Sin embargo Breitwieser nunca se consideró a sí mismo un ladrón, sino “un coleccionista poco ortodoxo”. Para enriquecer su colección, Breitwieser usaba una sola herramienta, o mejor dicho dos: un cortaplumas suizo y un sobretodo amplio y ligero. No llamaba la atención echando miradas furtivas y haciendo movimientos sospechosos. Cortaba, destornillaba, prestando atención siempre en no dañar la obra, metía el botín en un bolso o debajo del sobretodo y se dirigía tranquilamente a la salida. Su estrategia consistía en no comportarse como un ladrón. Hablaba con los guardias, pedía alguna indicación, hacía alguna broma, saludaba y se iba llevándose una obra que a lo mejor costaba millones de dólares. Su única limitación era la dimensión de las obras: nunca debían superar las de una caja de pizza.
Fue arrestado en 2001 en el Museo Richard Wagner de Bayreuth, en Alemania, intentando robar un corno de 45 mil dólares. Alguien lo había visto el día anterior en la vereda de enfrente observando el museo, y al toparse con él en una sala avisó a un guardia, que no le sacó el ojo de encima. Pero luego de su arresto sucedió algo increíble: la madre de Stéphane, que sabía de las actividades delictivas de su hijo, arrojó a un canal varias pinturas de los siglos XVI y XVII, que se perdieron, y muchos objetos de arte, algunos de los cuales nunca se recuperaron.
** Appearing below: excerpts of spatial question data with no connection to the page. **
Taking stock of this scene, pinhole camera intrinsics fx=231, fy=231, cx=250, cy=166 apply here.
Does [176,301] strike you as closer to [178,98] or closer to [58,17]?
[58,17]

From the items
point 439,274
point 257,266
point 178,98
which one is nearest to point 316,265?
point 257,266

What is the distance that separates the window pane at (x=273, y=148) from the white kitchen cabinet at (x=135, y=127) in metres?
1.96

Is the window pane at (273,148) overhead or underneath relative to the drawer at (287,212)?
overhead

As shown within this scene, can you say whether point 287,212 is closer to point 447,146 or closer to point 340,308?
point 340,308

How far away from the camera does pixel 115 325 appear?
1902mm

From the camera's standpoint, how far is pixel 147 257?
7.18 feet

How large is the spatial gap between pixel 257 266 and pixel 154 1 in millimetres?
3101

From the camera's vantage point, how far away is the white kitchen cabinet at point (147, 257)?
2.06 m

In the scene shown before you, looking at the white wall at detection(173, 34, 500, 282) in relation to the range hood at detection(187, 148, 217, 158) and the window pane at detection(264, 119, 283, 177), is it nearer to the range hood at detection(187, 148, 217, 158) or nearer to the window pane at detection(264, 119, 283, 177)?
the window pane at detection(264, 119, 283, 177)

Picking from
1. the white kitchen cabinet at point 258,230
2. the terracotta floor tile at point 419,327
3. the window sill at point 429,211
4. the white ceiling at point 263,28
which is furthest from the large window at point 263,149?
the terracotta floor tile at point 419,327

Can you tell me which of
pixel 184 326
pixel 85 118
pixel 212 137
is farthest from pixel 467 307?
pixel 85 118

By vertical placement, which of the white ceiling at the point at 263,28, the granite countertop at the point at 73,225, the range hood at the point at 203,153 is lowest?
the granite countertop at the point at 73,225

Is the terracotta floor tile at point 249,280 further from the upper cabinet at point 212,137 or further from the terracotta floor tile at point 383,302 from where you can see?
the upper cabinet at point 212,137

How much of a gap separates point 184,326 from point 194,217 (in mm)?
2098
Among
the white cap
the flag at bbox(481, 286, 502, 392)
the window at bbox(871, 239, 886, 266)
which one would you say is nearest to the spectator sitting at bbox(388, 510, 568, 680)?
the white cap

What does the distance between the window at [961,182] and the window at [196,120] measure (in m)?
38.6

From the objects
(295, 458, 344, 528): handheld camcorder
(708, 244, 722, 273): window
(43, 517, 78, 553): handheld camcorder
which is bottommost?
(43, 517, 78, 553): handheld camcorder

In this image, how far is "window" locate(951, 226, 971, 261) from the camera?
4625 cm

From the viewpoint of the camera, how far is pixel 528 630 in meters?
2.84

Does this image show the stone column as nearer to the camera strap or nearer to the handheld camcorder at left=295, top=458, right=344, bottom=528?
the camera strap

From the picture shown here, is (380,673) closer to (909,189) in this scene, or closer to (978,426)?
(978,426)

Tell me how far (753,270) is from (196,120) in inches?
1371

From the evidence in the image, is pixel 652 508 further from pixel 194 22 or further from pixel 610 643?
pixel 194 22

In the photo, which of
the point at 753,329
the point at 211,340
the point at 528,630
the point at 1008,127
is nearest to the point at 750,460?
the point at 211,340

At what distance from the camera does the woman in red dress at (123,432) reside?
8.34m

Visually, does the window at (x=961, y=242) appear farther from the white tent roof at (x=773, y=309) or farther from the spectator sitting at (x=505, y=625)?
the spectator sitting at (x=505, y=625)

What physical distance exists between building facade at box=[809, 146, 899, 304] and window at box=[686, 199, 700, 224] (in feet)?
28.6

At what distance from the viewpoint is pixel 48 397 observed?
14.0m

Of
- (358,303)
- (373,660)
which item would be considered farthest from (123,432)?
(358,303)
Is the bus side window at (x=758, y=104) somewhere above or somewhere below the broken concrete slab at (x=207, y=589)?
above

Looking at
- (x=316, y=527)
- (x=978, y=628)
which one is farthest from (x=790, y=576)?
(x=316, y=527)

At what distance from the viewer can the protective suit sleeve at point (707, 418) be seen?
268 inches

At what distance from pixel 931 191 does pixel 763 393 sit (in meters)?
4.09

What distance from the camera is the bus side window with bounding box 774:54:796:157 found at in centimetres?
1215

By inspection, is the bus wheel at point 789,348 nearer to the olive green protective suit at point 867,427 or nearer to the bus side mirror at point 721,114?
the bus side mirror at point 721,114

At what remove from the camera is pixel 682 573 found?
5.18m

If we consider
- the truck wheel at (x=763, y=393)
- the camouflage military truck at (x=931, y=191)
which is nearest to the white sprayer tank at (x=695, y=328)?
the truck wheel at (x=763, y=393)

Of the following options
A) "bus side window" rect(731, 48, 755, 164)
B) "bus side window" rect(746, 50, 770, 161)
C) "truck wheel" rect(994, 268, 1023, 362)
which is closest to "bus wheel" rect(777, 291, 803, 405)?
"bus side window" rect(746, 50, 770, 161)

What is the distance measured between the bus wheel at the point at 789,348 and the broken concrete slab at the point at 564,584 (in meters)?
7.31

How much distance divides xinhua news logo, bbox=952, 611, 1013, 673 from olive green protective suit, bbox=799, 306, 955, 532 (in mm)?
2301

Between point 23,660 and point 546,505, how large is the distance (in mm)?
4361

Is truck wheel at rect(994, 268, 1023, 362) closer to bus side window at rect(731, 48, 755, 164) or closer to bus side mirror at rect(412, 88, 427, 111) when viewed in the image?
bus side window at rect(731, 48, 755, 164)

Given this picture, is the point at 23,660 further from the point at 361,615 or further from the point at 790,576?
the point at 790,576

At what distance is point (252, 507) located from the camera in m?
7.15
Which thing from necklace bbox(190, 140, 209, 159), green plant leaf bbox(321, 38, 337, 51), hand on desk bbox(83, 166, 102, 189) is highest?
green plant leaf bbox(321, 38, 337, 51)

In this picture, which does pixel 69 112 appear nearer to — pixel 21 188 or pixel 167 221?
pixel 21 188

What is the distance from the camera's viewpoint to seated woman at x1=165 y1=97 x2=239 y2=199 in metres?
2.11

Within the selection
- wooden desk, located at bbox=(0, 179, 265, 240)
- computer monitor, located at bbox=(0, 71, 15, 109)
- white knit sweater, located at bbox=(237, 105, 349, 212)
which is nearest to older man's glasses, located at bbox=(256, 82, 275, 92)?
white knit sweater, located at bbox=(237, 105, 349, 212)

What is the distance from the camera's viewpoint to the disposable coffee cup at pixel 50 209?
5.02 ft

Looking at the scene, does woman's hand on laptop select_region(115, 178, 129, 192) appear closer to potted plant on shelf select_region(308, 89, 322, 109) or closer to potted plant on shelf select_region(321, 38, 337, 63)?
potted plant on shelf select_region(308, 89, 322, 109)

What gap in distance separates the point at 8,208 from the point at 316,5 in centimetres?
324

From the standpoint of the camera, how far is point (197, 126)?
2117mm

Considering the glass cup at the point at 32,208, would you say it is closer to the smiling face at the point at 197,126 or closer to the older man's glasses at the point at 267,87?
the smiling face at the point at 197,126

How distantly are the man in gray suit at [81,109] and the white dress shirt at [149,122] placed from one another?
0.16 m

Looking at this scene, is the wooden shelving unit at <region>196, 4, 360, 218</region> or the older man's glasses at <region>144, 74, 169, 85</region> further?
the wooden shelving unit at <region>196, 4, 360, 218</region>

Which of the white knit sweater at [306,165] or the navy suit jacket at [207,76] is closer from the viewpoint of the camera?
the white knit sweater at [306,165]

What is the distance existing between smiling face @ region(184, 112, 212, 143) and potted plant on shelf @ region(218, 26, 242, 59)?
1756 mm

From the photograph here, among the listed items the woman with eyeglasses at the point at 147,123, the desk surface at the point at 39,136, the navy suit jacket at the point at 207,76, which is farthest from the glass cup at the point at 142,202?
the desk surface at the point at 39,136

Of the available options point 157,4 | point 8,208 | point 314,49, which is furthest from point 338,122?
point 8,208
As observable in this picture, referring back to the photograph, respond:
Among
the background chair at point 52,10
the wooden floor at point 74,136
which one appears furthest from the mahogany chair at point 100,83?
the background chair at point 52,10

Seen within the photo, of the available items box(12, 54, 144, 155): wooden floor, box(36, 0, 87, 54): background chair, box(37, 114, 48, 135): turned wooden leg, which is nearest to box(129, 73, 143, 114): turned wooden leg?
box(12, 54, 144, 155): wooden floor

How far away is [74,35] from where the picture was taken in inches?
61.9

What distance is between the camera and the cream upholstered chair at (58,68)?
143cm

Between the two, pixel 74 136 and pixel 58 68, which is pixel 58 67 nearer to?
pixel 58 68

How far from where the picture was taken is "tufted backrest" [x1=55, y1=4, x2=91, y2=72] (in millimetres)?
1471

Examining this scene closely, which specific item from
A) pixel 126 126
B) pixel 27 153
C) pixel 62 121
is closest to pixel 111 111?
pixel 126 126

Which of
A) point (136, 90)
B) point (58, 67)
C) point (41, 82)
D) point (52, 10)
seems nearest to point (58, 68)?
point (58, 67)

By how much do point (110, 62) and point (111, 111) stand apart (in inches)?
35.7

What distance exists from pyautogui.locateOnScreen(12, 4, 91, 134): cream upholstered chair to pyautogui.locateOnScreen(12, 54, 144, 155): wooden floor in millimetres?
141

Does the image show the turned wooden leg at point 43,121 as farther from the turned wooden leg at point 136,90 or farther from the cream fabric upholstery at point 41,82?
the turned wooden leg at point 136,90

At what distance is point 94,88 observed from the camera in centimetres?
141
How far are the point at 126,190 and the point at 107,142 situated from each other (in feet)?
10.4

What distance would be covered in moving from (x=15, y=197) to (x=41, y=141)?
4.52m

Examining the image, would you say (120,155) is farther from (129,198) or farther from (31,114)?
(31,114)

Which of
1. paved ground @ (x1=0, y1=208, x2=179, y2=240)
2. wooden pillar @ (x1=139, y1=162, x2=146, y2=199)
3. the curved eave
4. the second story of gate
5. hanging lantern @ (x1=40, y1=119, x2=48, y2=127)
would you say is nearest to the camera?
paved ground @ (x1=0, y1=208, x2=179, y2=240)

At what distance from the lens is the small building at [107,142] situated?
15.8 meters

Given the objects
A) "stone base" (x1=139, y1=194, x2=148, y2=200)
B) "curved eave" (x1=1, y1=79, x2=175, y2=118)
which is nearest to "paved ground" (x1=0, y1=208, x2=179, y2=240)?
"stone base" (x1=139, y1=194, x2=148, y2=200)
En 2005 fue condenado a tres años de prisión por un tribunal de Strasburgo. En 2011 la policía allanó su casa y encontró treinta obras robadas, por lo que en 2013 fue nuevamente condenado a tres años de cárcel. En 2016 lo atraparon tratando de vender un pisapapeles que había robado del Museo de la Cristalería de Saint Louis y volvió a ser arrestado.
Ahora está libre, sigue viviendo con su madre. Él asegura que no, pero seguramente está pensando en robar algo.